The meeting will set a development plan for North Korea for the next five years.

Kim said that “checking the reliability and rapid response of the components of [North Korea’s] nuclear deterrent on a regular basis … [is] just a responsible exercise”, as the country “is facing various security threats”. He also affirmed that Pyongyang would keep devoting “all their efforts to the unlimited and sustained development of the state nuclear combat force”, KCNA reported.

KCNA did not specify the area in which the missiles were launched.

South Korea’s state news agency Yonhap reported on Monday that South Korea’s military detected the launch of multiple missiles from the Sunan area near Pyongyang on Sunday morning.

It warned that North Korea may conduct additional missile tests at the end of the year.

Separately, the KCNA reported on Thursday that Kim also inspected an 8,700-tonne “nuclear-powered strategic guided missile submarine” under construction and warned that South Korea’s plan to build nuclear-powered submarines will be a threat to North Korea’s security that “must be countered”.

It was the first time North Korean state media had released images of the submarine since March, when they mostly showed the lower sections of the vessel.

During the Thursday event, Kim was accompanied by his daughter, a possible successor, and oversaw the test-firing of long-range surface-to-air missiles.

Kim has attended multiple openings of facilities, including factories and hotels, during the past month, as the country races to wrap up its current “five-year plan” of development before convening the ninth Congress of the ruling Workers’ Party of Korea in early 2026.

Last November, North Korea also staged a ballistic missile test, just more than a week after United States President Donald Trump, on a tour of the region, expressed interest in meeting with Kim.
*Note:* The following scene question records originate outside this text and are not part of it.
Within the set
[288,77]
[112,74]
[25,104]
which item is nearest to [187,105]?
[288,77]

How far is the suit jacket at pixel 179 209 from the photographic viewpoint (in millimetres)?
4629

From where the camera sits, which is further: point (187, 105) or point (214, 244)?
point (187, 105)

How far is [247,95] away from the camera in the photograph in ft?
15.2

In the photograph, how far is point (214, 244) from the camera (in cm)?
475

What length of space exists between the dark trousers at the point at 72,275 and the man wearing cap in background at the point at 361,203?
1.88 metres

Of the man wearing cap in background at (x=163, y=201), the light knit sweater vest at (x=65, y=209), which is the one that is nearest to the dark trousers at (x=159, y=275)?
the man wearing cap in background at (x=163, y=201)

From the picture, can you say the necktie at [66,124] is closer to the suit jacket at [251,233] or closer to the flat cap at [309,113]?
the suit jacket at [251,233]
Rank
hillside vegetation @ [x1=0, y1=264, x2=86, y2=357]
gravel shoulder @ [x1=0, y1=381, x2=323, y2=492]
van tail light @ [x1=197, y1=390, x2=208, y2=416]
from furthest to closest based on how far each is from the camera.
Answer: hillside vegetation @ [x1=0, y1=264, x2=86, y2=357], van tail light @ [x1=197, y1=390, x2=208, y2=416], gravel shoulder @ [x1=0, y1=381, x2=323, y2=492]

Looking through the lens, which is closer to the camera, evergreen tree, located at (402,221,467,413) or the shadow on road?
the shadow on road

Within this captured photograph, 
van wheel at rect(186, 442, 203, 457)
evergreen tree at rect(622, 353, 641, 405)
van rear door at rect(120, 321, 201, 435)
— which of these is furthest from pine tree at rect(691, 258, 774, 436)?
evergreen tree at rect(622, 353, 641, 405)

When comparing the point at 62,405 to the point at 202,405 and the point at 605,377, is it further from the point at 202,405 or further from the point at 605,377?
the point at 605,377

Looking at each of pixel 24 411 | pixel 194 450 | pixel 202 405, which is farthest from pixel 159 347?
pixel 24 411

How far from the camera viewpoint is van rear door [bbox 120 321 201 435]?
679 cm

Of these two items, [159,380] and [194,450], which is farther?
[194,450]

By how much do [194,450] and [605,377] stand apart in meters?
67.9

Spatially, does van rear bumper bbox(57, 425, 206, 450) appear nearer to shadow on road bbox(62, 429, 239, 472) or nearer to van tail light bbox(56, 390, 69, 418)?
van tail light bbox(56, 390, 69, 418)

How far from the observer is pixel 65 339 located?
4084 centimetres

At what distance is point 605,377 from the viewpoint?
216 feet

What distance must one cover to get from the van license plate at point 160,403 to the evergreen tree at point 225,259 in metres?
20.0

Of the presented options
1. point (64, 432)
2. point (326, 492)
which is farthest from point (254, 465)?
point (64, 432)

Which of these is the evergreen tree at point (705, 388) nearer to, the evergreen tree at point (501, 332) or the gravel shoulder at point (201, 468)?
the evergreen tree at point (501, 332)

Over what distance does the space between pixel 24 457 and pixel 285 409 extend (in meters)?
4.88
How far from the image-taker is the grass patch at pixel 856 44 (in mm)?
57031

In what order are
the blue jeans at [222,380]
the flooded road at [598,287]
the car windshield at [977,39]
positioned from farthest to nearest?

Pyongyang did not respond to the offer.

At that time, Trump had just approved South Korea’s plan to build a nuclear-powered submarine.

Since Kim’s 2019 summit with Trump collapsed over the scope of denuclearisation and sanctions relief, Pyongyang has repeatedly declared itself an “irreversible” nuclear state.

Kim has since been emboldened by Russia’s war on Ukraine, securing critical support from Moscow after sending thousands of troops to fight alongside Russian forces.